- Task to carry out:
The data beneath this task is to be duplicated exactly, in its entirety.

- Data for analysis:
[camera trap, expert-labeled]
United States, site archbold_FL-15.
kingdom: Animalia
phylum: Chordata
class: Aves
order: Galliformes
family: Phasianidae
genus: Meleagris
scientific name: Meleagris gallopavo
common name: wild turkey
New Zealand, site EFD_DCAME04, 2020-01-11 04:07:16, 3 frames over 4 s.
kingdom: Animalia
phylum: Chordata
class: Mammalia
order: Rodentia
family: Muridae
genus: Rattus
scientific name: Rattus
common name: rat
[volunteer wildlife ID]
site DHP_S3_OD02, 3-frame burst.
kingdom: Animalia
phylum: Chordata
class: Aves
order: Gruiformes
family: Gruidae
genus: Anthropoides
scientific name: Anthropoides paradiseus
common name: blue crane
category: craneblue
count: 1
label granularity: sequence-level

- Answer area:
[camera trap, expert-labeled]
United States, site archbold_FL-15.
kingdom: Animalia
phylum: Chordata
class: Aves
order: Galliformes
family: Phasianidae
genus: Meleagris
scientific name: Meleagris gallopavo
common name: wild turkey
New Zealand, site EFD_DCAME04, 2020-01-11 04:07:16, 3 frames over 4 s.
kingdom: Animalia
phylum: Chordata
class: Mammalia
order: Rodentia
family: Muridae
genus: Rattus
scientific name: Rattus
common name: rat
[volunteer wildlife ID]
site DHP_S3_OD02, 3-frame burst.
kingdom: Animalia
phylum: Chordata
class: Aves
order: Gruiformes
family: Gruidae
genus: Anthropoides
scientific name: Anthropoides paradiseus
common name: blue crane
category: craneblue
count: 1
label granularity: sequence-level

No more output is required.